_Ausgewählter Textauszug_
((

BAG zu Lohnfortzahlung während QuarantäneLohnfortzahlung wegen Covid auch für Ungeimpfte

Eine SARS-CoV-2-Infektion stellt auch bei einem symptomlosen Verlauf eine Krankheit nach § 3 Abs. 1 EFZG dar, die zur Arbeits­un­fä­higkeit führt, wenn es dem Arbeitnehmer infolge einer behördlichen Absonderungs­anordnung rechtlich unmöglich ist, die geschuldete Tätigkeit bei dem Arbeitgeber zu erbringen und eine Erbringung in der häuslichen Umgebung nicht in Betracht kommt.

Der Kläger ist als Produk­ti­o­ns­mi­t­a­r­beiter bei der Beklagten, einem Unternehmen der kunst­stoff­ver­a­r­bei­tenden Industrie, beschäftigt. Er hatte sich keiner Schutzimpfung gegen das Coronavirus unterzogen und wurde am 26. Dezember 2021 positiv auf das Virus getestet. Für die Zeit vom 27. bis zum 31. Dezember 2021 wurde dem unter Husten, Schnupfen und Kopfschmerzen leidenden Kläger eine ärztliche Arbeitsunfähigkeitsbescheinigung ausgestellt. Für diese Zeit leistete die Beklagte Entgeltfortzahlung. Am 29. Dezember 2021 erließ die Gemeinde N. eine Verfügung, nach der für den Kläger bis zum 12. Januar 2022 Isolierung (Quarantäne) in häuslicher Umgebung angeordnet wurde. Für die Zeit vom 3. bis zum 12. Januar 2022 lehnte der Arzt die Ausstellung einer Folge-Arbeits­un­fä­hig­keits­be­schei­nigung mit der Begründung ab, das positive Testergebnis und die Absonderungsanordnung würden zum Nachweis der Arbeits­un­fä­higkeit ausreichen. Mit der Verdien­st­a­b­rechnung für Januar 2022 nahm die Beklagte für diese Zeit vom Lohn des Klägers einen Abzug in Höhe von ca. 1.000 Euro brutto vor. Mit seiner Klage hat der Kläger Zahlung dieses Betrags verlangt. Das Arbeitsgericht hat die Klage abgewiesen. Das Landes­a­r­beits­gericht hat auf die Berufung des Klägers das Urteil des Arbeitsgerichts abgeändert und die Beklagte zur Zahlung verurteilt.

))

_Arbeitsauftrag_
Entnehmen Sie bitte dem Text zur Lohnfortzahlung während der Quarantäne wörtlich den Abschnitt zwischen „BAG zu Lohnfortzahlung“ und „in Betracht kommt.“, beide eingeschlossen. Die Datensätze spielen hierfür keine Rolle.

[Gespeicherte Daten]
((

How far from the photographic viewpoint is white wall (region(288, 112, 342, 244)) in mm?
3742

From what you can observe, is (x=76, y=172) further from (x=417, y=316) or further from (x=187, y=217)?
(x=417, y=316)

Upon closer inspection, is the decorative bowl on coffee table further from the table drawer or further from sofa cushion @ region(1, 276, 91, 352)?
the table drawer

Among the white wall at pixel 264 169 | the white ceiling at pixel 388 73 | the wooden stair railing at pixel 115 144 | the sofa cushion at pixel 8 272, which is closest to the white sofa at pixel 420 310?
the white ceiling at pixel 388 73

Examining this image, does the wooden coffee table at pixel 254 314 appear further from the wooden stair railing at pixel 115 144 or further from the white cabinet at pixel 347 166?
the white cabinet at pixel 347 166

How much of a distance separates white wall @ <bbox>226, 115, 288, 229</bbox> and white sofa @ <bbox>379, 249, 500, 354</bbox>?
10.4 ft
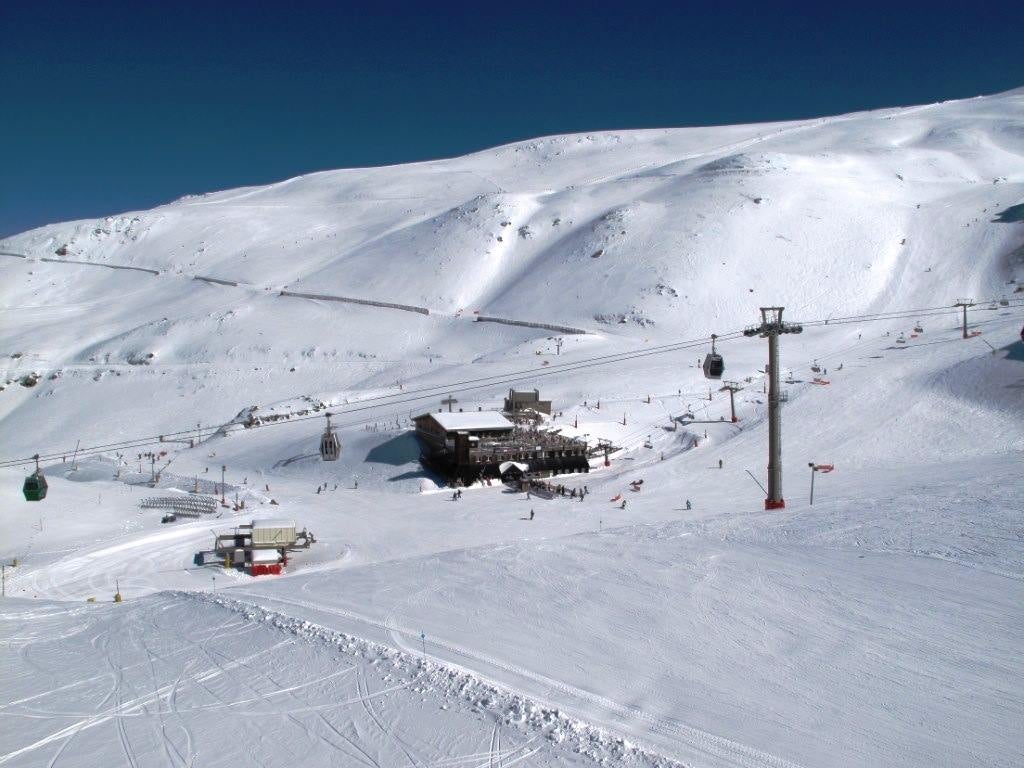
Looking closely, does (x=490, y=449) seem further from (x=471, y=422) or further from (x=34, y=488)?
(x=34, y=488)

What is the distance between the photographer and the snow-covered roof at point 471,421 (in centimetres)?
3048

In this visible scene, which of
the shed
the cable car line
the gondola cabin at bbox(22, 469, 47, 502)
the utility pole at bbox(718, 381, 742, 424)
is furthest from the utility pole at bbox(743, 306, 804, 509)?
the cable car line

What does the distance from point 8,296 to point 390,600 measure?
97299mm

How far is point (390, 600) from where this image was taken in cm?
1155

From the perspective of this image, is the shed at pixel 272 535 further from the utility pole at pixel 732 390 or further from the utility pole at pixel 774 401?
the utility pole at pixel 732 390

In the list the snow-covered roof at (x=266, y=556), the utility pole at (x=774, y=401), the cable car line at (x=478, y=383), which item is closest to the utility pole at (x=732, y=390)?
the cable car line at (x=478, y=383)

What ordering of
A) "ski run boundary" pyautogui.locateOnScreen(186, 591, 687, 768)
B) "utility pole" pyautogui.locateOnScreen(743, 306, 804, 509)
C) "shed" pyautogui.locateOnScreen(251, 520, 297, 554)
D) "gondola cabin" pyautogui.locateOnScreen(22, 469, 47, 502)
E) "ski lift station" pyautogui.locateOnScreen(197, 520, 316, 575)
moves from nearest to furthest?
"ski run boundary" pyautogui.locateOnScreen(186, 591, 687, 768)
"utility pole" pyautogui.locateOnScreen(743, 306, 804, 509)
"gondola cabin" pyautogui.locateOnScreen(22, 469, 47, 502)
"ski lift station" pyautogui.locateOnScreen(197, 520, 316, 575)
"shed" pyautogui.locateOnScreen(251, 520, 297, 554)

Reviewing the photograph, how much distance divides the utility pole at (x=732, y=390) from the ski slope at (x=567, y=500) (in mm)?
466

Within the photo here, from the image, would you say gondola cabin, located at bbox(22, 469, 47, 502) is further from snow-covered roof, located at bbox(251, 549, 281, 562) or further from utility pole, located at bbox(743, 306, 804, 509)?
utility pole, located at bbox(743, 306, 804, 509)

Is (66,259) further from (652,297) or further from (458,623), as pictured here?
(458,623)

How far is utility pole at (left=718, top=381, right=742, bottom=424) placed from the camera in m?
32.1

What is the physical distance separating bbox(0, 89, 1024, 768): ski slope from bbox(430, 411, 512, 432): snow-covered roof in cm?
228

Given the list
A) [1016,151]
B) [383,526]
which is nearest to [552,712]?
[383,526]

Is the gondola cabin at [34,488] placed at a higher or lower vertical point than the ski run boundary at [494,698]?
higher
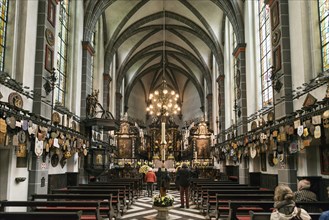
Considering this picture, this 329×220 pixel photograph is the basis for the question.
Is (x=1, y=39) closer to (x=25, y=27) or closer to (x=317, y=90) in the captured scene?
(x=25, y=27)

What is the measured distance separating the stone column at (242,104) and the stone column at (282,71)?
17.4 ft

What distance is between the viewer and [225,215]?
34.7 ft

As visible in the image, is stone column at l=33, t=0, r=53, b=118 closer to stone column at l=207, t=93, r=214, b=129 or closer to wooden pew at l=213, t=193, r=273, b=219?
wooden pew at l=213, t=193, r=273, b=219

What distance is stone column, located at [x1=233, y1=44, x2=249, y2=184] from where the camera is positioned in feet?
57.2

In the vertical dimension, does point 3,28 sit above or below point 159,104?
above

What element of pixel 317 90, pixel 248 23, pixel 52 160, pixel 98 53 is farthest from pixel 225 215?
pixel 98 53

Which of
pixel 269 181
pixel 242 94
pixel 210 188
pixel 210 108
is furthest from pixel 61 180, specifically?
pixel 210 108

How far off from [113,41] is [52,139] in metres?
14.4

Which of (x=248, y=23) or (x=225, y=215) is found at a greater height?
(x=248, y=23)

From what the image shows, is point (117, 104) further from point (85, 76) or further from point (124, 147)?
point (85, 76)

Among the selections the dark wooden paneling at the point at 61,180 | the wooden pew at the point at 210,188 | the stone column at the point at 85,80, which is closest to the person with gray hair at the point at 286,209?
the wooden pew at the point at 210,188

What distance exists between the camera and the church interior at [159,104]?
9594mm

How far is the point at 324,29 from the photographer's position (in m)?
10.6

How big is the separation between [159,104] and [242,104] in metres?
5.24
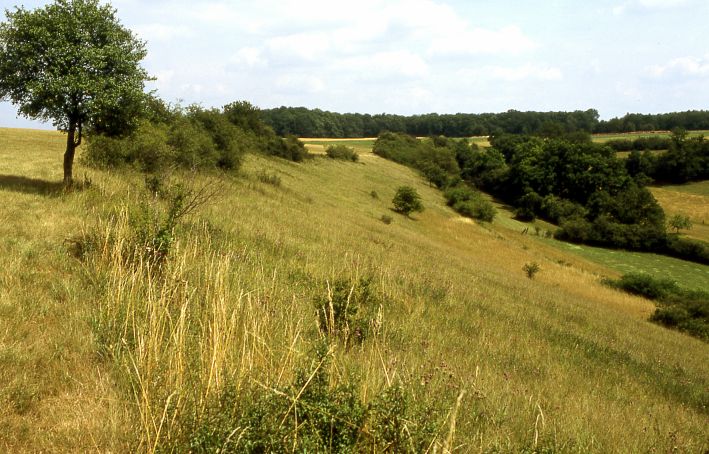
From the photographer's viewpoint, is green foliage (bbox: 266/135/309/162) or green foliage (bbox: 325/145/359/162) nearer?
green foliage (bbox: 266/135/309/162)

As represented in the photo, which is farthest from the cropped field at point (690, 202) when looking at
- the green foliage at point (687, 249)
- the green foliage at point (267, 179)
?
the green foliage at point (267, 179)

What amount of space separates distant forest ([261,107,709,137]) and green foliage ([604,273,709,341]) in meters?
95.6

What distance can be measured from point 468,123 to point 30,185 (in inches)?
6750

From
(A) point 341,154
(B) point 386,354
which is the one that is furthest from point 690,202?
(B) point 386,354

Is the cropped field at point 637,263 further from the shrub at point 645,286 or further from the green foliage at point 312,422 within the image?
the green foliage at point 312,422

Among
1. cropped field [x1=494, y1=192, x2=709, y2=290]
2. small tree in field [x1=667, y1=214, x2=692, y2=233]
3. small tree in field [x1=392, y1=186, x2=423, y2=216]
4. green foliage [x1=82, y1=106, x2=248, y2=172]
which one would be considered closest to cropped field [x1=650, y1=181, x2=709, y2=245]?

))

_Antwort_
BAG zu Lohnfortzahlung während QuarantäneLohnfortzahlung wegen Covid auch für Ungeimpfte

Eine SARS-CoV-2-Infektion stellt auch bei einem symptomlosen Verlauf eine Krankheit nach § 3 Abs. 1 EFZG dar, die zur Arbeits­un­fä­higkeit führt, wenn es dem Arbeitnehmer infolge einer behördlichen Absonderungs­anordnung rechtlich unmöglich ist, die geschuldete Tätigkeit bei dem Arbeitgeber zu erbringen und eine Erbringung in der häuslichen Umgebung nicht in Betracht kommt.